Cage, which published years of correspondence with Emwazi, said he had become radicalised following a post-graduation trip to Tanzania in 2009 when he was accused of seeking to join militants in Somalia.
It also alleged that MI5 had launched a failed bid to recruit him.
"It was incredible that people could stand up and pretend that somehow it was the fault of the security forces," Johnson said.
Guitta expressed concern about the number of people being radicalised in the West, saying that in giving forums to extremist preachers, "we are allowing people to put poison in the mind of those people".
In the gruesome Islamic State videos posted online, the masked executioner appears dressed all in black with only his eyes exposed, brandishing a knife while launching tirades against the West.

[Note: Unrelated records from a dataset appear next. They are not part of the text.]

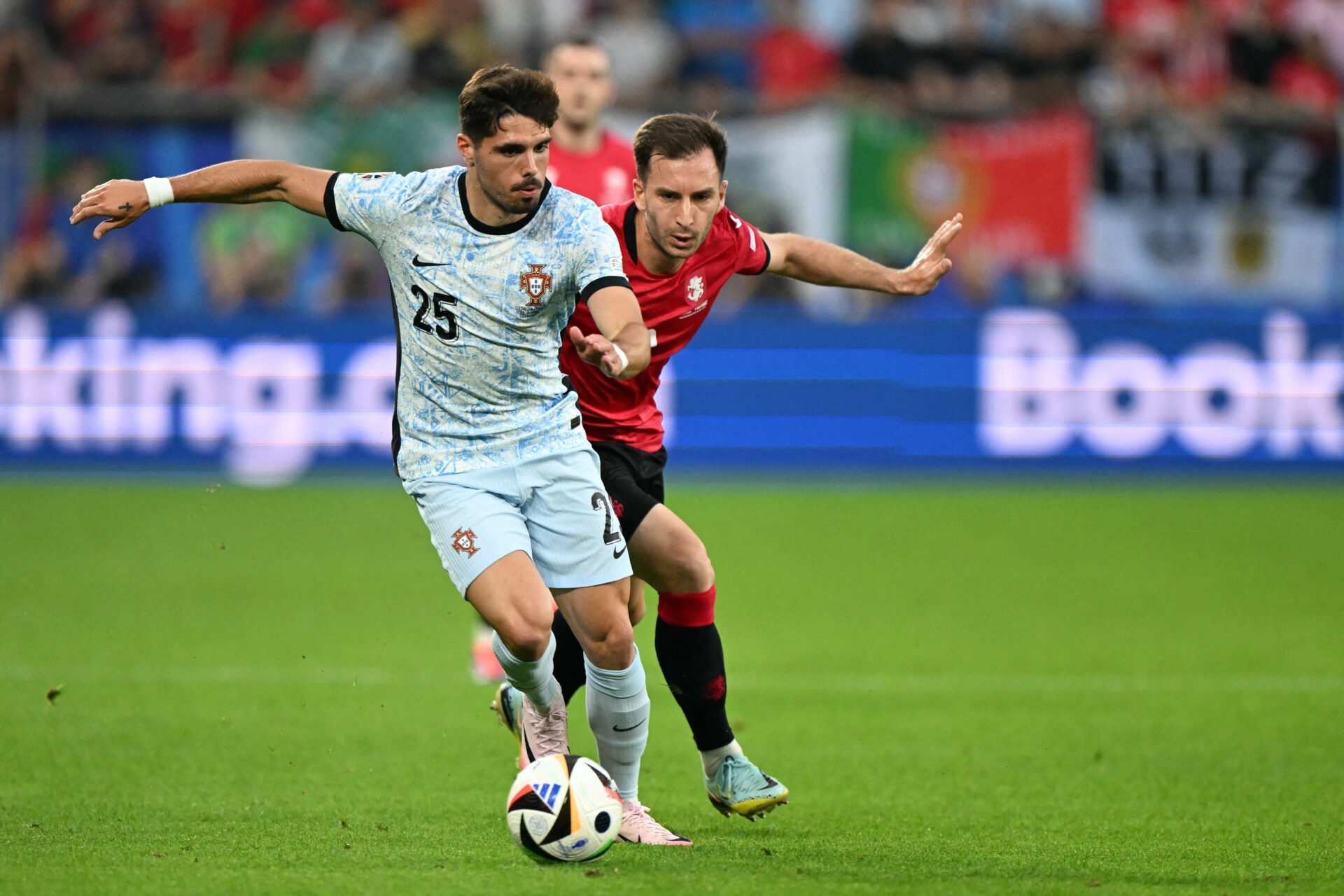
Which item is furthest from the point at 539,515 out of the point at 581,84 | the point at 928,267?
the point at 581,84

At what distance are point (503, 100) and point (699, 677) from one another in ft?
6.07

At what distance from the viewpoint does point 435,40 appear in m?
16.2

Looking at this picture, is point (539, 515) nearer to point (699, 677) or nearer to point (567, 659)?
point (699, 677)

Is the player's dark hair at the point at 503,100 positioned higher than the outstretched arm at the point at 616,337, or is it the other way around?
the player's dark hair at the point at 503,100

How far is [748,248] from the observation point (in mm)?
5395

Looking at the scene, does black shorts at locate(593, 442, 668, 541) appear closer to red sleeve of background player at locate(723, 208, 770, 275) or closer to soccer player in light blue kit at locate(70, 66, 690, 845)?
soccer player in light blue kit at locate(70, 66, 690, 845)

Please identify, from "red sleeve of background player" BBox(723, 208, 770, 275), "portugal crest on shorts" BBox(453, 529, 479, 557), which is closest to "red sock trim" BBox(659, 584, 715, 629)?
"portugal crest on shorts" BBox(453, 529, 479, 557)

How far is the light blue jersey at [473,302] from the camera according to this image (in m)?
4.70

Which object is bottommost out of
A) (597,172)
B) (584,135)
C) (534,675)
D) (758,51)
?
(534,675)

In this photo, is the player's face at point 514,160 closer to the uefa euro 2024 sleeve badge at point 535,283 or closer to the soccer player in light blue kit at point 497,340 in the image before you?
the soccer player in light blue kit at point 497,340

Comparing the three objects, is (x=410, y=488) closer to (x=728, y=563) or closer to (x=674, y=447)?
(x=728, y=563)

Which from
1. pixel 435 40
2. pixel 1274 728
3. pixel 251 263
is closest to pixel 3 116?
pixel 251 263

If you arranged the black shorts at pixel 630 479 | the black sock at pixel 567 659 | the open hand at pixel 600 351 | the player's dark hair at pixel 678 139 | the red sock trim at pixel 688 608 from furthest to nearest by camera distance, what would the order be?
the black sock at pixel 567 659, the red sock trim at pixel 688 608, the black shorts at pixel 630 479, the player's dark hair at pixel 678 139, the open hand at pixel 600 351

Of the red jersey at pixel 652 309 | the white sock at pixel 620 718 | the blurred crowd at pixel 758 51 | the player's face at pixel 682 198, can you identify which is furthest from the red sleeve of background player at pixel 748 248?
the blurred crowd at pixel 758 51
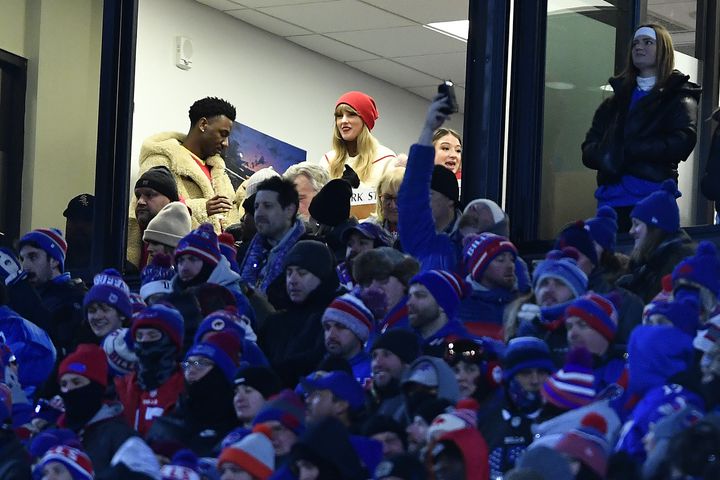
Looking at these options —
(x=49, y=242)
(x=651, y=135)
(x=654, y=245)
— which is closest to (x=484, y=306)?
(x=654, y=245)

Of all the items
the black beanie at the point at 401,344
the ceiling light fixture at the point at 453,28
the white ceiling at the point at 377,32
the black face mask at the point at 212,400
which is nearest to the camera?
the black beanie at the point at 401,344

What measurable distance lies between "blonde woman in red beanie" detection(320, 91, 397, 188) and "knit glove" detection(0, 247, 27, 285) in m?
1.92

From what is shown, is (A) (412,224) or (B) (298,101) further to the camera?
(B) (298,101)

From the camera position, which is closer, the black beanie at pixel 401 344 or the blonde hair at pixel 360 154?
the black beanie at pixel 401 344

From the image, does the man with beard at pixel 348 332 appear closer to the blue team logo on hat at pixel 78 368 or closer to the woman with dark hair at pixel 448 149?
the blue team logo on hat at pixel 78 368

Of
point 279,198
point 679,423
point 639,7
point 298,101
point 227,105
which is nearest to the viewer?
point 679,423

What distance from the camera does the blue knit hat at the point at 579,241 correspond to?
30.8ft

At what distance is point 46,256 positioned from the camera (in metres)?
11.5

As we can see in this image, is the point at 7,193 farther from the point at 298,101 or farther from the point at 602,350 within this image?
the point at 602,350

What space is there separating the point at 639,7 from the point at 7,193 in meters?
4.74

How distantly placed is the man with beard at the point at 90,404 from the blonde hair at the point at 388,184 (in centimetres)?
209

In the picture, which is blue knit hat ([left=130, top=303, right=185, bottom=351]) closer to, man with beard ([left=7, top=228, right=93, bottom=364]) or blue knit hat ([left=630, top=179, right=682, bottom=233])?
man with beard ([left=7, top=228, right=93, bottom=364])

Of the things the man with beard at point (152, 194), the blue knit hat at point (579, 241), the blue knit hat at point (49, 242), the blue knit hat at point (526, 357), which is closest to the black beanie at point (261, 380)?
the blue knit hat at point (526, 357)

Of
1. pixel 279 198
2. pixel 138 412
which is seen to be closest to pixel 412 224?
pixel 279 198
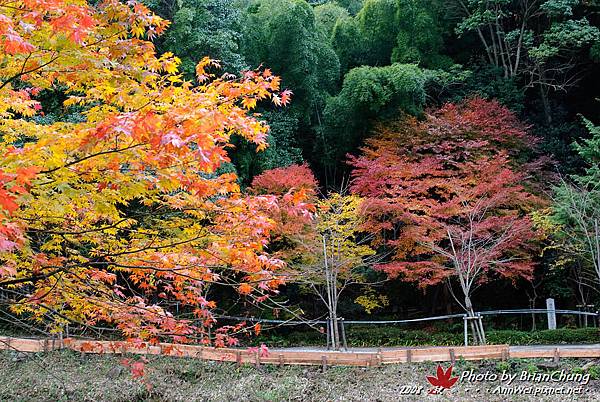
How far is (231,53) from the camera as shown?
51.9 feet

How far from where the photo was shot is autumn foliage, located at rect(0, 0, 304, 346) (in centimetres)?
231

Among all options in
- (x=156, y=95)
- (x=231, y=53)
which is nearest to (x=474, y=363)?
(x=156, y=95)

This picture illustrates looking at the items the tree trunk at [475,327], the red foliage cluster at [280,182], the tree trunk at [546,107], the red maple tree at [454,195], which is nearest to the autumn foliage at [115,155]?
the tree trunk at [475,327]

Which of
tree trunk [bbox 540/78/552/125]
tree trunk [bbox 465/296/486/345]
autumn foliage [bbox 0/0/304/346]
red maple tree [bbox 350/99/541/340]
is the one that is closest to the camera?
autumn foliage [bbox 0/0/304/346]

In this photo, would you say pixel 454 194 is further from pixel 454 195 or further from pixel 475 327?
pixel 475 327

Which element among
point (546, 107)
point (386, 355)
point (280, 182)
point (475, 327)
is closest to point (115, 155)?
point (386, 355)

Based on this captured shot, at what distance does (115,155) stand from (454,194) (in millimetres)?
11386

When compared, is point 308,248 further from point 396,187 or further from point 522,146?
point 522,146

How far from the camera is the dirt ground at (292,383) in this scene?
788 cm

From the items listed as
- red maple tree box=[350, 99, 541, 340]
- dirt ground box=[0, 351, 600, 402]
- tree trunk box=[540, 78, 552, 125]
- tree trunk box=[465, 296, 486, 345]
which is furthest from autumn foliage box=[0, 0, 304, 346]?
tree trunk box=[540, 78, 552, 125]

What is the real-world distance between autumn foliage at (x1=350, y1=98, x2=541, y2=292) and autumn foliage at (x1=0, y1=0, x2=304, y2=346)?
8.71 meters

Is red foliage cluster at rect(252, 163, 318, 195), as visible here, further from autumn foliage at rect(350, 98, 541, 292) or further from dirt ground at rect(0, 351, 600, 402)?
dirt ground at rect(0, 351, 600, 402)

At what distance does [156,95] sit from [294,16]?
16.0m

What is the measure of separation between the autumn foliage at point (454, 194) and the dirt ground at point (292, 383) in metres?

"Jihadi John", nicknamed after Beatle John Lennon due to his British accent, is believed to be responsible for the murders of US journalists James Foley and Steven Sotloff, British aid workers David Haines and Alan Henning and American aid worker Abdul-Rahman Kassig.
He also appeared in a video with Japanese hostages Haruna Yukawa and Kenji Goto shortly before they were killed.
Families of the slain Western hostages said they hoped that the naming of the masked killer would help bring him to justice.
"My only hope is that the revelation of his identity will lead to his arrest and that he will be judged according to civilised law," Dragana, the widow of David Haines, told AFP from her home in Croatia.
But Haines' daughter Bethany told British news channel ITV that victims' families would feel closure only "once there's a bullet between his eyes".